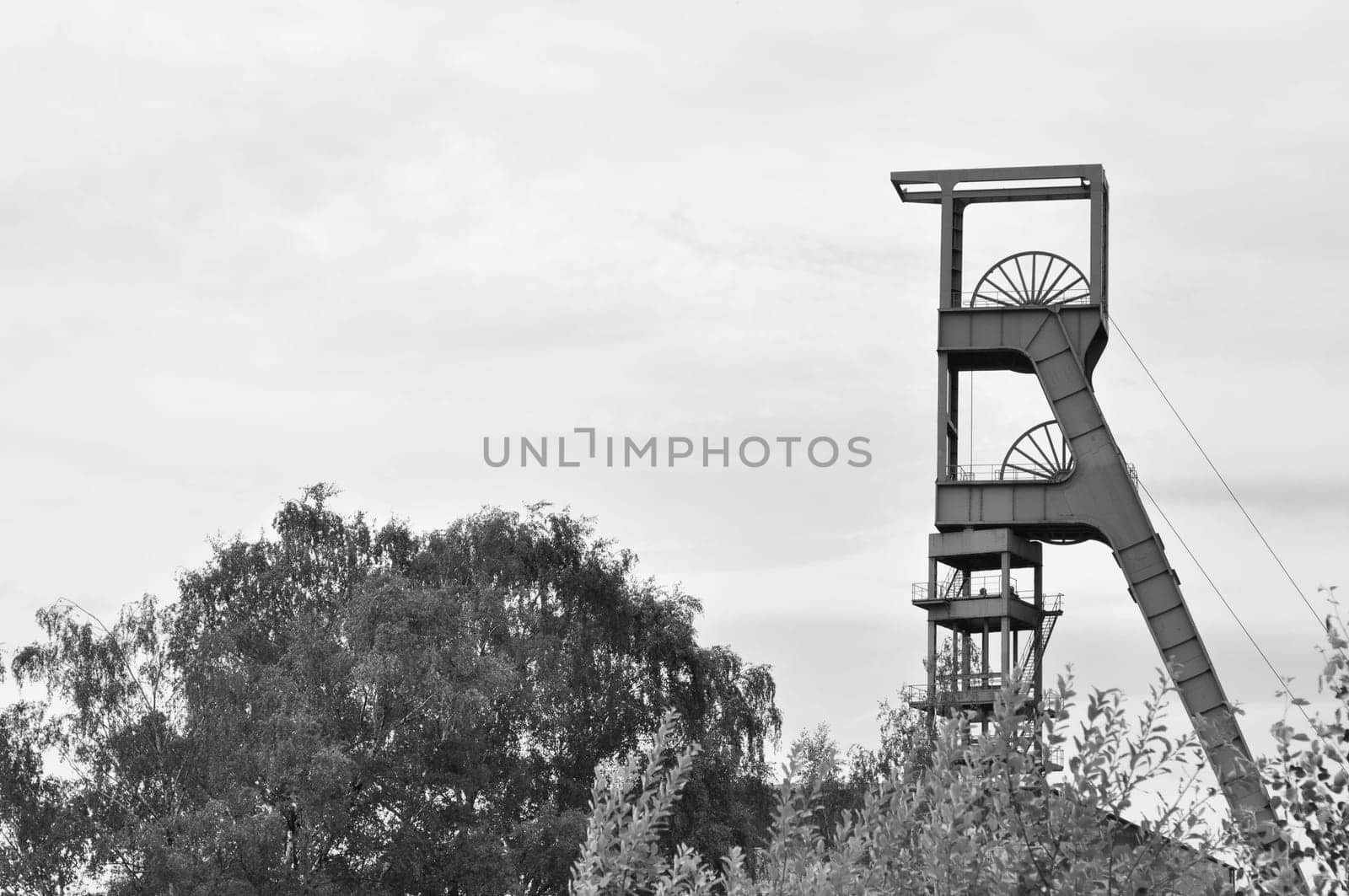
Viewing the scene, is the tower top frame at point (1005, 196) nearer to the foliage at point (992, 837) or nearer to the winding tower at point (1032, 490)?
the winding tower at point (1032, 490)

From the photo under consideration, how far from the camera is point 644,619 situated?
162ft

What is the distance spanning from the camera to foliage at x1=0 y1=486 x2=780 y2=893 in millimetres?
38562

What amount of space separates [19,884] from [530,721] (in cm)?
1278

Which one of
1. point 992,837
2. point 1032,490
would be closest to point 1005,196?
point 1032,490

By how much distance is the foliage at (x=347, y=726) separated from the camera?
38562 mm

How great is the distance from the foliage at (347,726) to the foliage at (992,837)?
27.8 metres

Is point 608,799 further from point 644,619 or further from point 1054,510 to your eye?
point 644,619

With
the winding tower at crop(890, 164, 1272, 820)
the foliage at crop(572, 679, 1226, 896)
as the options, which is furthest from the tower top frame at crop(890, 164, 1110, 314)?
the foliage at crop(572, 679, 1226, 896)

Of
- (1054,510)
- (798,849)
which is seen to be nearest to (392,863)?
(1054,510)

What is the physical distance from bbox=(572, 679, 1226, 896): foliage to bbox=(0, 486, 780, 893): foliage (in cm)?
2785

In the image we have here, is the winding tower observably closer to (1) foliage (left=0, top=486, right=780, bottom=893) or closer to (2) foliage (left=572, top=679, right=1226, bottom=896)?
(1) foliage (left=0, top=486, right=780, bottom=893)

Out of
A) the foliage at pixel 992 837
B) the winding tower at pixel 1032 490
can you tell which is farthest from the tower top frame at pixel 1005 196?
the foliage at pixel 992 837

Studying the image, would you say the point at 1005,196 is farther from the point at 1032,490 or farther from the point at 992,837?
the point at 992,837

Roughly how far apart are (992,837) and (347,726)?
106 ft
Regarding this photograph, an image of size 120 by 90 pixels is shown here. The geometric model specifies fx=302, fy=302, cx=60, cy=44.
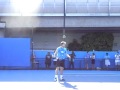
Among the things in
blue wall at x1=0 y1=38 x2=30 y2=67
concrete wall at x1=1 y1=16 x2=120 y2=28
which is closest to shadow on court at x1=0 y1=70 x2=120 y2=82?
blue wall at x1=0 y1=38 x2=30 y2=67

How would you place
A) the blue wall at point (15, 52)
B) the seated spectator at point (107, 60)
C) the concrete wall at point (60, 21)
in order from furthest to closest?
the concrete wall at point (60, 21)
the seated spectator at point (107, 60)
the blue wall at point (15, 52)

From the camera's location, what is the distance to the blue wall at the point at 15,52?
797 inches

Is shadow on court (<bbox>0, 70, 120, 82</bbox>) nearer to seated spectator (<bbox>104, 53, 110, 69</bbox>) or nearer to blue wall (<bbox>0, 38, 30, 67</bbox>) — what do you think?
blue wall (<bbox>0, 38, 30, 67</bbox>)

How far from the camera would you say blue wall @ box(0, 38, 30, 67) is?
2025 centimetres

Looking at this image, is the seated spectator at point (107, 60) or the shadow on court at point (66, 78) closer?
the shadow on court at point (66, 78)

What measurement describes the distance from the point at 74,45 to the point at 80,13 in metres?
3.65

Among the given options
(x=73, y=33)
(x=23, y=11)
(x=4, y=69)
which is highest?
.....
The request: Restate the data above word for word. Skip every picture.

Answer to this task:
Viewing the scene, is the tower top frame at point (1005, 196) nearer to the foliage at point (992, 837) or nearer to the winding tower at point (1032, 490)?
the winding tower at point (1032, 490)

From the photo under consideration, how far from the camera is point 644,619 situated?
162ft

What is the distance spanning from the camera to foliage at x1=0 y1=486 x2=780 y2=893 in millimetres?
38562

What amount of space separates [19,884] from [530,721] (in cm)?
1278

Which one of
1. point 992,837
2. point 1032,490
would be closest to point 1005,196?
point 1032,490

By how much distance is the foliage at (x=347, y=726) separated from the camera?
38562 mm

How great is the distance from the foliage at (347,726) to the foliage at (992,837)?
27.8 metres

Is point 608,799 further from point 644,619 or further from point 1054,510 to your eye?
point 644,619

With
the winding tower at crop(890, 164, 1272, 820)
the foliage at crop(572, 679, 1226, 896)
as the options, which is furthest from the tower top frame at crop(890, 164, 1110, 314)?
the foliage at crop(572, 679, 1226, 896)

Of
- (1054,510)
- (798,849)
which is seen to be nearest to (392,863)?
(1054,510)

What is the physical distance from bbox=(572, 679, 1226, 896): foliage to bbox=(0, 486, 780, 893): foliage (in cm)?
2785

In the image we have here, is the winding tower observably closer to (1) foliage (left=0, top=486, right=780, bottom=893) or closer to (2) foliage (left=572, top=679, right=1226, bottom=896)?
(1) foliage (left=0, top=486, right=780, bottom=893)

Out of
A) the foliage at pixel 992 837
B) the winding tower at pixel 1032 490
can you tell which is farthest from the tower top frame at pixel 1005 196?
the foliage at pixel 992 837

Studying the image, would you say the point at 1005,196 is farther from the point at 1032,490 or farther from the point at 992,837?
the point at 992,837

Roughly how far apart are (992,837) and (347,726)?
106 ft
Regarding this photograph, an image of size 120 by 90 pixels is shown here. The geometric model specifies fx=302, fy=302, cx=60, cy=44.
Among the things in
blue wall at x1=0 y1=38 x2=30 y2=67
concrete wall at x1=1 y1=16 x2=120 y2=28
which is closest to shadow on court at x1=0 y1=70 x2=120 y2=82?
blue wall at x1=0 y1=38 x2=30 y2=67

How would you place
A) the blue wall at point (15, 52)
B) the seated spectator at point (107, 60)
C) the concrete wall at point (60, 21)
in order from furthest to closest?
the concrete wall at point (60, 21)
the seated spectator at point (107, 60)
the blue wall at point (15, 52)

From the camera's location, what is the distance to the blue wall at the point at 15,52?
797 inches

Is shadow on court (<bbox>0, 70, 120, 82</bbox>) nearer to seated spectator (<bbox>104, 53, 110, 69</bbox>) or nearer to blue wall (<bbox>0, 38, 30, 67</bbox>) — what do you think?
blue wall (<bbox>0, 38, 30, 67</bbox>)

How far from the camera would you say blue wall @ box(0, 38, 30, 67) is?
2025 centimetres

Looking at this image, is the seated spectator at point (107, 60) or the shadow on court at point (66, 78) closer?
the shadow on court at point (66, 78)

What measurement describes the distance from the point at 74,45 to the point at 80,13 in metres?
3.65

Among the given options
(x=73, y=33)
(x=23, y=11)
(x=4, y=69)
which is highest?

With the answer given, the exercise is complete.